Text passage:
—————
The default judgment is a primary mechanism which obliges the defendant to respond to the plaintiff's claim by way of filing a defence and avoids wastage of the court's and parties' resources by bringing uncontested proceedings to a conclusion. The court must consider whether setting aside the default judgment would be in the interest of justice and that the defendant has some basis for defending the claim.
The applicants in this matter do not mention their so called plausible defence even in this application. It is the duty of the court to in an application to set aside the default judgment to determine whether any useful purpose would be served if there were no possible defence to the action. The defence would guide the court on real prospect of success and it would mean that such a defence has some validity as opposed to being fanciful and unrealistic.
The court is expected to determine whether the applicant will succeed at trial. In absence of any possible defences raised in the application the court should not merely endorse a statement made by the applicants in their application *"the applicants have a plausible defence"*.
—————
Supplied data:
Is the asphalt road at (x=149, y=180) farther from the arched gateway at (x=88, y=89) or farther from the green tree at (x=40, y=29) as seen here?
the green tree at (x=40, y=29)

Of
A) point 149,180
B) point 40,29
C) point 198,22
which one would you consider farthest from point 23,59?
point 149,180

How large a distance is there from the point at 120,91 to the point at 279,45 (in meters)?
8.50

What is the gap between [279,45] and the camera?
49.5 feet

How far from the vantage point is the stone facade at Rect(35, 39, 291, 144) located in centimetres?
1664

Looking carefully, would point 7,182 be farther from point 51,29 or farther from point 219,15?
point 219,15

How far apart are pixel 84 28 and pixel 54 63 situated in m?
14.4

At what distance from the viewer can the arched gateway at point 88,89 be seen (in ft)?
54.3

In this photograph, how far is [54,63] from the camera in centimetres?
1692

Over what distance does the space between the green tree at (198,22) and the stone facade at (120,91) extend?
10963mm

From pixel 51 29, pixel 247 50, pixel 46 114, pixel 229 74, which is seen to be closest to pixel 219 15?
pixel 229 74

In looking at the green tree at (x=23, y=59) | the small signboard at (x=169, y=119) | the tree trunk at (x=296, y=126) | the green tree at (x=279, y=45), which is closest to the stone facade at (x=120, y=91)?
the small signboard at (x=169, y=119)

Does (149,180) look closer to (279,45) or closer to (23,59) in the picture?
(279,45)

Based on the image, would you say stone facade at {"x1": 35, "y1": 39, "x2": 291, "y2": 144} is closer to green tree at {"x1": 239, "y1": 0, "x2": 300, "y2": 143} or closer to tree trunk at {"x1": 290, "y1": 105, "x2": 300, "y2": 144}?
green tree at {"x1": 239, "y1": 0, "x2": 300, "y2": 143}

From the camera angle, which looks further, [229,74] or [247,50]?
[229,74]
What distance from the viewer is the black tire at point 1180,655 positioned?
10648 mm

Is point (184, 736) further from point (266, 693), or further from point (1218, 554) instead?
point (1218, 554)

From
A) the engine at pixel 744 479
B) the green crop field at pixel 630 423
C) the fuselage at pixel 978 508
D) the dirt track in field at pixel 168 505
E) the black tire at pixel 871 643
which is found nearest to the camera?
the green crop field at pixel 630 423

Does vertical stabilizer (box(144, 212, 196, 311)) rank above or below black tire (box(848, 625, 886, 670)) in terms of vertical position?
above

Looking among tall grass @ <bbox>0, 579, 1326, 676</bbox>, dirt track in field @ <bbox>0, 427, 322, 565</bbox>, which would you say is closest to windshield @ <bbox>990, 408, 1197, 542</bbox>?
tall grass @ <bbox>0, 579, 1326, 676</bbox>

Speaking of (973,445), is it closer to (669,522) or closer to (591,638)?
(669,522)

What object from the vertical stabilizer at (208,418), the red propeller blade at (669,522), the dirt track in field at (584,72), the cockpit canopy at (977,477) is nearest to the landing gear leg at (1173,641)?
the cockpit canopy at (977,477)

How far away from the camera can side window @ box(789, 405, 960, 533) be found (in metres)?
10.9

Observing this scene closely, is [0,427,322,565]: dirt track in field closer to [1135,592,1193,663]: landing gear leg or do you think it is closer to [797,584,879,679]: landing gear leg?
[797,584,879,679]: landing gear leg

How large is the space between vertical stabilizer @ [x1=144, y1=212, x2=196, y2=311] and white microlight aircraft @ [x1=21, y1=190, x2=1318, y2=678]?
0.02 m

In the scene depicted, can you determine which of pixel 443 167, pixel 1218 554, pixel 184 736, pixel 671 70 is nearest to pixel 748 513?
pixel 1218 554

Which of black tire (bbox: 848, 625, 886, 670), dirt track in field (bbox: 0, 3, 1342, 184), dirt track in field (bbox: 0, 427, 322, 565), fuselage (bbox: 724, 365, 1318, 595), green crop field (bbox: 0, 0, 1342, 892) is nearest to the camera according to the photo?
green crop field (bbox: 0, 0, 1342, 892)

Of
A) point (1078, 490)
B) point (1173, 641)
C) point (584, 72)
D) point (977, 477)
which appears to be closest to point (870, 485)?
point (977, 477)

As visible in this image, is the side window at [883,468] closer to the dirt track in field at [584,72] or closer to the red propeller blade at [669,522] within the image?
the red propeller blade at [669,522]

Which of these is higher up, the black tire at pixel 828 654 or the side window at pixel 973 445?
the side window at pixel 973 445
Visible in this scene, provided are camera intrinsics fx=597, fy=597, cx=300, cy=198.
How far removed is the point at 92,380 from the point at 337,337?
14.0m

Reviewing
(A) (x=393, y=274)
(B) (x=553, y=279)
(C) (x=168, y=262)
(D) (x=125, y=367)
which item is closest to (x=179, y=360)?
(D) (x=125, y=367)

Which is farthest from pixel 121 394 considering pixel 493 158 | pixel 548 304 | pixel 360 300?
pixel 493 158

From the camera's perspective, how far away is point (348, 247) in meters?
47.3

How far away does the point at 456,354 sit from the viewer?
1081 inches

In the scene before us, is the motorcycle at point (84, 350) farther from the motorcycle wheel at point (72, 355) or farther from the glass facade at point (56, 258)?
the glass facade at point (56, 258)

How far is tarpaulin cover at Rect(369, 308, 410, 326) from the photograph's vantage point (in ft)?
—————
Your tasks:
(a) Answer these questions from the default judgment passage, one answer per line:
(i) What two things must the court consider when deciding whether to set aside a default judgment?
(ii) What do the applicants fail to mention, even in this application?
(iii) Which statement made by the applicants should the court not merely endorse?
(b) Return verbatim the part of the default judgment passage that opens with the words containing "The default judgment is" and closes with "fanciful and unrealistic.".
The entries come from a separate source.

Responses to the tasks:
(a)
(i) Whether setting aside the default judgment would be in the interest of justice, and whether the defendant has some basis for defending the claim.
(ii) Their so called plausible defence.
(iii) "the applicants have a plausible defence"

(b)
The default judgment is a primary mechanism which obliges the defendant to respond to the plaintiff's claim by way of filing a defence and avoids wastage of the court's and parties' resources by bringing uncontested proceedings to a conclusion. The court must consider whether setting aside the default judgment would be in the interest of justice and that the defendant has some basis for defending the claim.
The applicants in this matter do not mention their so called plausible defence even in this application. It is the duty of the court to in an application to set aside the default judgment to determine whether any useful purpose would be served if there were no possible defence to the action. The defence would guide the court on real prospect of success and it would mean that such a defence has some validity as opposed to being fanciful and unrealistic.